--- READING PASSAGE Enclosed Below ---

I'm working with logistic regressions for the first time, and I'm trying to wrap my head around my results. I've read tutorials and other posts here on CV quite extensively, but I'm still unsure that I have this straight in my head.
I have used the logistic regression to determine how rate of change of a landscape (%) influences the climate-growth relationship (the binary variable - positive or negative) of individual trees.
Here is one of the logistic regression models, the summary, the CI, and the odds ratio that I calculated using exp(coefficient):
> glm_wintermin_neg<-glm(wintermin$Neg~wintermin$thaw, family="binomial")
> summary(glm_wintermin_neg)
Call:
glm(formula = wintermin$Neg ~ wintermin$thaw, family = "binomial")
Deviance Residuals:
Min 1Q Median 3Q Max
-0.6391 -0.5989 -0.5967 -0.3720 2.3261
Coefficients:
Estimate Std. Error z value Pr(>|z|)
(Intercept) -2.80287 0.55190 -5.079 3.8e-07 ***
wintermin$thaw 0.03136 0.01535 2.044 0.041 *
---
Signif. codes: 0 ‘***’ 0.001 ‘**’ 0.01 ‘*’ 0.05 ‘.’ 0.1 ‘ ’ 1
(Dispersion parameter for binomial family taken to be 1)
Null deviance: 290.64 on 349 degrees of freedom
Residual deviance: 285.28 on 348 degrees of freedom
AIC: 289.28
Number of Fisher Scoring iterations: 5
> confint(glm_wintermin_neg)
Waiting for profiling to be done...
2.5 % 97.5 %
(Intercept) -4.067980576 -1.85254625
wintermin$thaw 0.004366896 0.06591151
> exp(glm_wintermin_neg$coef)
(Intercept) wintermin$thaw
0.06063549 1.03185810
The odds ratio I calculated as 1.03, and this is significant (p = 0.041). My concern is that I have other non-significant (p > 0.1) models that have odds ratios that are very close to this odds ratio, but both slightly higher and slightly lower (OR = 1.019, 1.047) which set off some alarm bells. My interpretation is that what my results mean is that the odds of a negative response are 1.04x larger than a non-negative response. The reason for this particular model being significant vs. the others that have similar ORs I believe is because for the significant model, the CI doesn't encompass 1. If someone would be able to confirm my interpretations, and/or clarify areas that I'm off track, I would be very grateful.
Thanks in advance, and if there is any other information, code, or results that I can provide, please let me know.

--- End of Enclosed READING PASSAGE ---

WORK INSTRUCTIONS:
Decide whether each statement agrees with the logistic regression post: (a) the model's AIC is 289.28; (b) the other models with similar odds ratios were significant; (c) the odds ratio was found by exponentiating the coefficient. Answer yes or no for each and quote the words that settle it. Work from the logistic regression post alone.

--- EXTRACTED RECORDS Enclosed Below ---

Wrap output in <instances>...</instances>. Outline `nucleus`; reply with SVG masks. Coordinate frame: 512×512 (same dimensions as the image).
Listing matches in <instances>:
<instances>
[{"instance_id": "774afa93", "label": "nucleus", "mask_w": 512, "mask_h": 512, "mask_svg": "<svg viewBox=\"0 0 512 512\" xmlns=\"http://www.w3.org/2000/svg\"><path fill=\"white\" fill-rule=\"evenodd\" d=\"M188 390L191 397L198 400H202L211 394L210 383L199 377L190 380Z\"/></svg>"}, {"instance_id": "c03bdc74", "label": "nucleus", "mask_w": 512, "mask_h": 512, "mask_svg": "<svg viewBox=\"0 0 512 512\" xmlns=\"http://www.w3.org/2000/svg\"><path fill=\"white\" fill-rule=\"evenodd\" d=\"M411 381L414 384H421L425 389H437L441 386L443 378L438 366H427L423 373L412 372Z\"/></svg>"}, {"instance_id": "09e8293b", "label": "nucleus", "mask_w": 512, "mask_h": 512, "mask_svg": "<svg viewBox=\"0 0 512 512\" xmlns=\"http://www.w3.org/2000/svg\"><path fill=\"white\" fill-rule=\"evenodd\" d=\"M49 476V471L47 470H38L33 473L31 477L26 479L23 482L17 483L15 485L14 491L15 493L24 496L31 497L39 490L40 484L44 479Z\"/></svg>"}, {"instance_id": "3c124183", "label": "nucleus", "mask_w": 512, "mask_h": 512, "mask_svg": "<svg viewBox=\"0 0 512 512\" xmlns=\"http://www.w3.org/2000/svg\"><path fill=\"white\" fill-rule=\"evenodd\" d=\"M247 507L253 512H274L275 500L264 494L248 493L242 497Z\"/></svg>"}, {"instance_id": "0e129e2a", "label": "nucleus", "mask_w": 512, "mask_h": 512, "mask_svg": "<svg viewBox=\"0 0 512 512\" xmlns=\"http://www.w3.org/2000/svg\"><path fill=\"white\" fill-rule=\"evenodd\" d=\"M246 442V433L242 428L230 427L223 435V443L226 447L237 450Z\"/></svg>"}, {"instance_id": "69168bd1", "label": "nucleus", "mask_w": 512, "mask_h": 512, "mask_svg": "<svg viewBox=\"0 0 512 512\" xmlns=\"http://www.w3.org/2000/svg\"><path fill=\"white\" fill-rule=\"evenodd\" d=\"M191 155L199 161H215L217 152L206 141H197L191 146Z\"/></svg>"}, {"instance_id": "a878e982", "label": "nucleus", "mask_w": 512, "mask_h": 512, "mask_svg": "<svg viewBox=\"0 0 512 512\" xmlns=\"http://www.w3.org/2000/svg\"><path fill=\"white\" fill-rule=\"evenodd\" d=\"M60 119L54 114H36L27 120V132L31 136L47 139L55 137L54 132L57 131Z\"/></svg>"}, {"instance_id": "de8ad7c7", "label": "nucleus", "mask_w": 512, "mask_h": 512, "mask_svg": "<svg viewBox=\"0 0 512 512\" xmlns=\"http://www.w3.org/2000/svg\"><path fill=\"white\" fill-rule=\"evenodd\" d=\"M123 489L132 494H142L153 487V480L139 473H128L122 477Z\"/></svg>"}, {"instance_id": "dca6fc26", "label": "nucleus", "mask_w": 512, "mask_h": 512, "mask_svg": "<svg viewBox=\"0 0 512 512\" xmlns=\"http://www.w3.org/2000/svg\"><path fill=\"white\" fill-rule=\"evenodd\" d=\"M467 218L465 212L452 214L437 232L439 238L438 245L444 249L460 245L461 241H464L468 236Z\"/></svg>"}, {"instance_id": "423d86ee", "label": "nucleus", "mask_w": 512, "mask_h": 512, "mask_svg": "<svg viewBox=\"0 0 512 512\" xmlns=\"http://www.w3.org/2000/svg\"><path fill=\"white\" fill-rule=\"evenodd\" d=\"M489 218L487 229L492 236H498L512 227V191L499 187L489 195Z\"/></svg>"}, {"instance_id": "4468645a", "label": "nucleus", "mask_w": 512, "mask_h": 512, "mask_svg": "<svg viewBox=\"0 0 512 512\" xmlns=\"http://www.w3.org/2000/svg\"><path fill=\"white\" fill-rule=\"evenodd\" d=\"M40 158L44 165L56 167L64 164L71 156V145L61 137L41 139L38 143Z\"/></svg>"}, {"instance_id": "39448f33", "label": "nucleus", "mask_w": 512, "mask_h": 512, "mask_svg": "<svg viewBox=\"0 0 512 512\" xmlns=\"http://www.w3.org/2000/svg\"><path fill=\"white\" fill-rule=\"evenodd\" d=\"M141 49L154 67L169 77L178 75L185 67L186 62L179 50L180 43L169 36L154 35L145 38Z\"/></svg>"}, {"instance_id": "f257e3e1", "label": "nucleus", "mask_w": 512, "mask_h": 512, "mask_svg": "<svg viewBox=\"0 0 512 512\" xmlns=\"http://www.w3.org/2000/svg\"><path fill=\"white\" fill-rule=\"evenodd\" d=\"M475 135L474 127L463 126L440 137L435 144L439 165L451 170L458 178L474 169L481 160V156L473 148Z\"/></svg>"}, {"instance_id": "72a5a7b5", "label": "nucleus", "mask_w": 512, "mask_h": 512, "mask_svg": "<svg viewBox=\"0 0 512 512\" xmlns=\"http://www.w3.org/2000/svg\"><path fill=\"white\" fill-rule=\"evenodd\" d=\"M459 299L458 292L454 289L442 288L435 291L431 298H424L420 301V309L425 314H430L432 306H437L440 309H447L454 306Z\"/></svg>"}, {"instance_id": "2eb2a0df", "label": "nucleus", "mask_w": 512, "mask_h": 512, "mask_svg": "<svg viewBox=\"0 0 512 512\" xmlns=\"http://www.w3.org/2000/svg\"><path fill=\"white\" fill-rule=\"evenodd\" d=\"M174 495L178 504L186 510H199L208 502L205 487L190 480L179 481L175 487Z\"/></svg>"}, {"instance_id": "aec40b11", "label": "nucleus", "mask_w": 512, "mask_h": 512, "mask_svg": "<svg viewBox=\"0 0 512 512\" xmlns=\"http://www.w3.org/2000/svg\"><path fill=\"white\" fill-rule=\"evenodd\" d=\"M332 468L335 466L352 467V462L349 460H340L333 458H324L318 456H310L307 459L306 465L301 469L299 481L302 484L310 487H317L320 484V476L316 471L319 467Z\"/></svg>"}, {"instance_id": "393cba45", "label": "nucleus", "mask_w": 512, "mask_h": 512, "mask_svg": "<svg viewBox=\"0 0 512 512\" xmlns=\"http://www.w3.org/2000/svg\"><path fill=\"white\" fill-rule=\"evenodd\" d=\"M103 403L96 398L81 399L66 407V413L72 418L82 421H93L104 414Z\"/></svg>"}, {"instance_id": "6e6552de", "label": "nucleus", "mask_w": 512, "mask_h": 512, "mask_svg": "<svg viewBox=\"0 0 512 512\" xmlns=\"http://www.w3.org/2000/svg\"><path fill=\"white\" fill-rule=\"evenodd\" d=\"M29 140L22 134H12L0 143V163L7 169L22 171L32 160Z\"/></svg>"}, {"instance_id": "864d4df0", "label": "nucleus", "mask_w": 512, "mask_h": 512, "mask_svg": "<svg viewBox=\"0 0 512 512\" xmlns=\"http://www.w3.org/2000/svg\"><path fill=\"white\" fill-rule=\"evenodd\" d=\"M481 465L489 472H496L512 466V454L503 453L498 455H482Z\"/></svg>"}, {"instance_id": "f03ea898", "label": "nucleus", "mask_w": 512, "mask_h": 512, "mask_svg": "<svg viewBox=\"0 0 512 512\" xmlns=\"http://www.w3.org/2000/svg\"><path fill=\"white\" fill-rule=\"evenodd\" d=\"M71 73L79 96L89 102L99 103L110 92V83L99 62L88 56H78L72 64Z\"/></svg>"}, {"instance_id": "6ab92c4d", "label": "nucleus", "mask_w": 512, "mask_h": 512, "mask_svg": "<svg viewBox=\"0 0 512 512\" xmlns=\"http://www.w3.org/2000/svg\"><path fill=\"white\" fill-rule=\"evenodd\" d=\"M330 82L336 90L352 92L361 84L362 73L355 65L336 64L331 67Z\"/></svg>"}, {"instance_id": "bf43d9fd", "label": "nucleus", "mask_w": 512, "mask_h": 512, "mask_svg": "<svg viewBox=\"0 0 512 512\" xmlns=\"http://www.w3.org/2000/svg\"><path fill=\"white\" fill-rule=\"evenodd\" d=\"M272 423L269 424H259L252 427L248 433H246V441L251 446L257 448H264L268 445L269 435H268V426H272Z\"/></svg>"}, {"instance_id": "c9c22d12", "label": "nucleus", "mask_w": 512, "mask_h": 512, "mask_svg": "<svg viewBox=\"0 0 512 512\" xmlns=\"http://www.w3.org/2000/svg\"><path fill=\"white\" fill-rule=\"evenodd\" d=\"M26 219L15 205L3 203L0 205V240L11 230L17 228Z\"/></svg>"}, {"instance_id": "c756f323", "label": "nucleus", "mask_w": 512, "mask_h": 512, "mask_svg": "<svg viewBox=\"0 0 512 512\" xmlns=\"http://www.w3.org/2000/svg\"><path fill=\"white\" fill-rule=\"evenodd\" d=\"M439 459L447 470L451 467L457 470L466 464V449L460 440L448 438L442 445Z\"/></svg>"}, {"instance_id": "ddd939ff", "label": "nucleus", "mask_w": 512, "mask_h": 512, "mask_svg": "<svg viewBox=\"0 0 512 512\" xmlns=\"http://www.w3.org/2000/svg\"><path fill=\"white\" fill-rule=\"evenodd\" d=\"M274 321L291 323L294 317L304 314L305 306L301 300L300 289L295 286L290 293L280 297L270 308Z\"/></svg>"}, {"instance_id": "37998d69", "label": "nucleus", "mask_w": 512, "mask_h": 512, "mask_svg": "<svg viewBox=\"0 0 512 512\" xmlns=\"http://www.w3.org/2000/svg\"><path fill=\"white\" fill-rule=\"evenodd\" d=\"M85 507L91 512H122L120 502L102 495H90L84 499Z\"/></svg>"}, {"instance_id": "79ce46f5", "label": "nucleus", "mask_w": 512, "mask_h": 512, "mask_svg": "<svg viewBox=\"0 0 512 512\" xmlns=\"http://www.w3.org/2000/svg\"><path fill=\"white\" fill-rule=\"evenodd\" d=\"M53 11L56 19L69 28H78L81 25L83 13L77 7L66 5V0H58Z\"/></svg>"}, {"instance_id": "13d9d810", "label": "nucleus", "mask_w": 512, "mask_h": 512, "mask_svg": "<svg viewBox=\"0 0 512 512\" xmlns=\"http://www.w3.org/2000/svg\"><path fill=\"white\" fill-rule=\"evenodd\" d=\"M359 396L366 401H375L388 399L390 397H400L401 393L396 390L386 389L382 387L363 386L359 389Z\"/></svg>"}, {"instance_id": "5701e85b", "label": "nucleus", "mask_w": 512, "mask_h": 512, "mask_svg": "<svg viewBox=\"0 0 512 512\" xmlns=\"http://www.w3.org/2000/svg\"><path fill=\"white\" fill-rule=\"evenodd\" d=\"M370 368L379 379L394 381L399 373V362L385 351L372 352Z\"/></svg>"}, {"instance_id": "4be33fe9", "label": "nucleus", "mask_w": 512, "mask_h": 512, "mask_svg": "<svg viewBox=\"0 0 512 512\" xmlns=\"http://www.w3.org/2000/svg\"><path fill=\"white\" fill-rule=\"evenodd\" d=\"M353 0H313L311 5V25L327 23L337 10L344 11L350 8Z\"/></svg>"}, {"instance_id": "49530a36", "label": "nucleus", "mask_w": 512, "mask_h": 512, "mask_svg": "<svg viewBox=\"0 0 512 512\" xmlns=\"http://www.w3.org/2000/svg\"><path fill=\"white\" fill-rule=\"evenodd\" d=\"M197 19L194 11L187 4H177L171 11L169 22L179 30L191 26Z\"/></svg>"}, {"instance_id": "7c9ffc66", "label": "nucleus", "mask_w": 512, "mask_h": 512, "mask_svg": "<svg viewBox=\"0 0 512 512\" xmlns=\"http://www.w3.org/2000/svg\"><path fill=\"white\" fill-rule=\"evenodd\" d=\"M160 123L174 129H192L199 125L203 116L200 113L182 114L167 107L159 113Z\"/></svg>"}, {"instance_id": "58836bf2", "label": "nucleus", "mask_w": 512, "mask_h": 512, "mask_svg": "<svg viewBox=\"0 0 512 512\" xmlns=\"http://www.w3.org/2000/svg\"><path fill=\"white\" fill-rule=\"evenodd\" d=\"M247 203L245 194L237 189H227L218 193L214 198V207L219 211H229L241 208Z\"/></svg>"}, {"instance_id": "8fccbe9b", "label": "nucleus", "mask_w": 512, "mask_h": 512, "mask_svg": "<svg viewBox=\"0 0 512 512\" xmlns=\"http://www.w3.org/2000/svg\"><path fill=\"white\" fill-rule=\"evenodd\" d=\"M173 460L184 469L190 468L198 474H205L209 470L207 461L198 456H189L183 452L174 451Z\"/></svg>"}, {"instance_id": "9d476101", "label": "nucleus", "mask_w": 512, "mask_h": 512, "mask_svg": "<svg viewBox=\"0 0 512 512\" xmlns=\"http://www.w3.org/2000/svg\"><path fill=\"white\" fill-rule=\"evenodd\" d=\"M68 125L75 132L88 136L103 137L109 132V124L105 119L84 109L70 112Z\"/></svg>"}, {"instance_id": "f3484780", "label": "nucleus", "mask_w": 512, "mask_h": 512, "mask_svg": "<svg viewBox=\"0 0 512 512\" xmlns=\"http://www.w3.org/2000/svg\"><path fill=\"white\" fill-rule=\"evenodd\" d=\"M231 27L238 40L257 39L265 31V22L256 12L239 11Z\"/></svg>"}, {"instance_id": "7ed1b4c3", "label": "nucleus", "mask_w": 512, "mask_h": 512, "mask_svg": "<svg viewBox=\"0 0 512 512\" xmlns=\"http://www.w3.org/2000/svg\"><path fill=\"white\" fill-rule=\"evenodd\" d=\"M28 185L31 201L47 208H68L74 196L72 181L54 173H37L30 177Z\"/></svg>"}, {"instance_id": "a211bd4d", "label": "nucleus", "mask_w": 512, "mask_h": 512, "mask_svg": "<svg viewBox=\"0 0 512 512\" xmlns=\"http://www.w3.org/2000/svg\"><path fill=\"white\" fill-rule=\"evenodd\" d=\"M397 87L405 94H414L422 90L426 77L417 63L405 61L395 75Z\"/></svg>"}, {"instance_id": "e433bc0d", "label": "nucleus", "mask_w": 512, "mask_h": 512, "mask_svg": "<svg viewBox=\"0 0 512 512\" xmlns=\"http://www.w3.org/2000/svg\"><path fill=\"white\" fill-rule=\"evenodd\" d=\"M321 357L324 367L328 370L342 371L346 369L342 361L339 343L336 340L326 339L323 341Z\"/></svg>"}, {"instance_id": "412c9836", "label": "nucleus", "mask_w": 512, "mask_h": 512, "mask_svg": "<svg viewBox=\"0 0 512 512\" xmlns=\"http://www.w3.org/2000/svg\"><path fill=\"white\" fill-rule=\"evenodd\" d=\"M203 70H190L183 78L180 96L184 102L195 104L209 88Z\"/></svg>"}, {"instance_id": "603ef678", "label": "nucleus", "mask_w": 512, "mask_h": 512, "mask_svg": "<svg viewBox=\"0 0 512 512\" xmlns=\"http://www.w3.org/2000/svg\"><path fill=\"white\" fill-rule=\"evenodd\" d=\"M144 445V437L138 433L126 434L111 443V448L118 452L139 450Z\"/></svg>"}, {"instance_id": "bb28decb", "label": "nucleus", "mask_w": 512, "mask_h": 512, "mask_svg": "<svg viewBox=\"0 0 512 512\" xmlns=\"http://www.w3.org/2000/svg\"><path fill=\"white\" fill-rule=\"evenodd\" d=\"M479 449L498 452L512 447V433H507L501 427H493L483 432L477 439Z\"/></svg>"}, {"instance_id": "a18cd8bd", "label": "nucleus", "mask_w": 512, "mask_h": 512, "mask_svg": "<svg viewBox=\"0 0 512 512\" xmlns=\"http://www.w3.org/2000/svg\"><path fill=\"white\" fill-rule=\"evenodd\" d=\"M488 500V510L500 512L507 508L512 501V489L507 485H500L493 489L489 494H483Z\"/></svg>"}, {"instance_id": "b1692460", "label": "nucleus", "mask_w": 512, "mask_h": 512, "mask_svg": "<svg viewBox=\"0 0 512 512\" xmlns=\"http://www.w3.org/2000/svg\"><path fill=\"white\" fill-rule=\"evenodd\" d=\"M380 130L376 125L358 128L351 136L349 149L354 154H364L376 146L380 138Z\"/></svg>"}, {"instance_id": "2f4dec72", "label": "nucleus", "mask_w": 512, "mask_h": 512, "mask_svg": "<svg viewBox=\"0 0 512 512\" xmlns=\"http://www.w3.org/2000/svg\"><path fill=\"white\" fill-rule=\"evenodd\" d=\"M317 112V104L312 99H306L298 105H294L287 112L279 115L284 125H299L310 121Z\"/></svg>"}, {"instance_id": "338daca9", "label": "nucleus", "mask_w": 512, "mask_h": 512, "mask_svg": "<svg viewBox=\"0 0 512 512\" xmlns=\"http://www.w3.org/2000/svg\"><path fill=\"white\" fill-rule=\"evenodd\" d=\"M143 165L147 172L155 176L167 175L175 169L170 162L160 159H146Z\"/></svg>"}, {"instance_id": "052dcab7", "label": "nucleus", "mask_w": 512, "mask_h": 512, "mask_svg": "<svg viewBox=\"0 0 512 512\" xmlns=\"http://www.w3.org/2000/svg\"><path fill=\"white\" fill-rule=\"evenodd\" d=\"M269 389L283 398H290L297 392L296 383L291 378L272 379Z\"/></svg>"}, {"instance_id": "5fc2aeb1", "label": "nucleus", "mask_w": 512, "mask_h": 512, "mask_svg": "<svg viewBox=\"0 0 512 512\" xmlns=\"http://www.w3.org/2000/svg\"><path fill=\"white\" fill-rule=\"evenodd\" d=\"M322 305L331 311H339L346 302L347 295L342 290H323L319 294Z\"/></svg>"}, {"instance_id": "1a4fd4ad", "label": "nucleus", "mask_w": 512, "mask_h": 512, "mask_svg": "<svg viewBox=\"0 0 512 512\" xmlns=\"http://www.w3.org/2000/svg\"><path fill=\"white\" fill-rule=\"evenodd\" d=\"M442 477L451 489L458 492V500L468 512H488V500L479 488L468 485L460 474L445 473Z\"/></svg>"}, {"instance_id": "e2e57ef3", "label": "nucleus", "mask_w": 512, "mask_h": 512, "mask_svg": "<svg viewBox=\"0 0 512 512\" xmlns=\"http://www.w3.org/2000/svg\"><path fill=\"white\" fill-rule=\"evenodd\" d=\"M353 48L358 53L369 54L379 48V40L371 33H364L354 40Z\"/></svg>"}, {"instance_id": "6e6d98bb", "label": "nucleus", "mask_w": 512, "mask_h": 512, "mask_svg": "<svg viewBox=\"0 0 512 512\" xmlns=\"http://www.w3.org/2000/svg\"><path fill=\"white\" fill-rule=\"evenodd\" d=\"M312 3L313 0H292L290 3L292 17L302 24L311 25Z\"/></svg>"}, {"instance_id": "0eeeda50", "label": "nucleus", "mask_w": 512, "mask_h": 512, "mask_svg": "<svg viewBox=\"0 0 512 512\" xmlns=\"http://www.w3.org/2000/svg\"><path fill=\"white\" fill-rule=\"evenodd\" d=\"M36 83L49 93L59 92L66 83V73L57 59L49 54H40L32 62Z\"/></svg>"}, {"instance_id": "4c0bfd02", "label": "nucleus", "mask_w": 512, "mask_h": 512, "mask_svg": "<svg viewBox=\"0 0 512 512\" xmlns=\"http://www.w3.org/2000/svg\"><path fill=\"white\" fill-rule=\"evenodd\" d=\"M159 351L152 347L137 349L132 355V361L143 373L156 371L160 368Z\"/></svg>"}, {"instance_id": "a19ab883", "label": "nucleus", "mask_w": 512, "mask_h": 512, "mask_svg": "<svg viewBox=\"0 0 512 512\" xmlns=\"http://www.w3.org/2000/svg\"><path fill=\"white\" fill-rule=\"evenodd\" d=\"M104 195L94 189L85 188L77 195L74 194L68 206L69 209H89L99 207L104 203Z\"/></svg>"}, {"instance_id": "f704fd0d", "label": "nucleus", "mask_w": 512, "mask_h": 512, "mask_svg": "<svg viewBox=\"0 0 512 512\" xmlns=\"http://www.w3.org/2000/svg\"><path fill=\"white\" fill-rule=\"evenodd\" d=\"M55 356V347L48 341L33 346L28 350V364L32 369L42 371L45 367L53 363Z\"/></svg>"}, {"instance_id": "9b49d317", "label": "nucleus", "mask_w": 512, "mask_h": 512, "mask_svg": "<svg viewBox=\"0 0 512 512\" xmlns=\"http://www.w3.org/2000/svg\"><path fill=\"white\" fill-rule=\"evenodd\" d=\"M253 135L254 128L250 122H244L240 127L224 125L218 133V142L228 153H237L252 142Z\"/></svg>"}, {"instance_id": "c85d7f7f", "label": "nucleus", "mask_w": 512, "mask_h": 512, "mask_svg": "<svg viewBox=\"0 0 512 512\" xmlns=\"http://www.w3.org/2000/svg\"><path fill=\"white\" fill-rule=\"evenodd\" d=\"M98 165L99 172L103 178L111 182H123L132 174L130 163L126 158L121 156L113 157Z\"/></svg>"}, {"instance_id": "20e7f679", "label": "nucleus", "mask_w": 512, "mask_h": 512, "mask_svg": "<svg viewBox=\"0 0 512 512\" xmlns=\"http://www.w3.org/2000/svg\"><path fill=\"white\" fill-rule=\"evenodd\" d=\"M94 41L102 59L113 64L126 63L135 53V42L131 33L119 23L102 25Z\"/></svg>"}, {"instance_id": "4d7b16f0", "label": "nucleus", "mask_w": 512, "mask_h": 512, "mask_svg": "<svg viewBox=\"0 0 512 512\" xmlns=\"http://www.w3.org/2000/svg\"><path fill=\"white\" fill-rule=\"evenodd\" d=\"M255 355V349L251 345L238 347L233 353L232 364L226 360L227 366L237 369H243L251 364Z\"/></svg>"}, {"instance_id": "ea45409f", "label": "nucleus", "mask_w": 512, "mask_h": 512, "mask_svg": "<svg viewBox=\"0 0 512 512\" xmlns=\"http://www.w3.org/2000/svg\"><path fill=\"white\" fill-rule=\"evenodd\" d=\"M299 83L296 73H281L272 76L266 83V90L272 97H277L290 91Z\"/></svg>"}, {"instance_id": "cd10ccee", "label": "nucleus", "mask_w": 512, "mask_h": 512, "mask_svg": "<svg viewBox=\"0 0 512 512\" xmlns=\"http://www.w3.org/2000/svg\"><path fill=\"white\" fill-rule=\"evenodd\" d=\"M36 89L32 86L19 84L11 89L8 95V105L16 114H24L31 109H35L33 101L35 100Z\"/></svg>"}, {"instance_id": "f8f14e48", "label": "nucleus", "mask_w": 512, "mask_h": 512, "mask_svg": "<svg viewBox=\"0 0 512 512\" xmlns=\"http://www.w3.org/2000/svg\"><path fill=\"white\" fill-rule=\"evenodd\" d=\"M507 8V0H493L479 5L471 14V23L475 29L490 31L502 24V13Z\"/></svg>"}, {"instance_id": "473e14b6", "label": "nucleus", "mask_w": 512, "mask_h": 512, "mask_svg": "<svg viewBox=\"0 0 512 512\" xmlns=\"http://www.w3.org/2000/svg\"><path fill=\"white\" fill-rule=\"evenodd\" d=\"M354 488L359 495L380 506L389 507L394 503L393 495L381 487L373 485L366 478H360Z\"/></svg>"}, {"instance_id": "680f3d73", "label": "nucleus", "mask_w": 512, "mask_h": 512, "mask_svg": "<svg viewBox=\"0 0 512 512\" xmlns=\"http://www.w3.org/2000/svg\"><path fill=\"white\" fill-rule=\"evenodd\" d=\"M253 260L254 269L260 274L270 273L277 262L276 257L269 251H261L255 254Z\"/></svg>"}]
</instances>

--- End of Enclosed EXTRACTED RECORDS ---

ANSWER SPACE:
(a) Yes: "AIC: 289.28"
(b) No: "other non-significant (p > 0.1) models that have odds ratios that are very close to this odds ratio"
(c) Yes: "the odds ratio that I calculated using exp(coefficient)"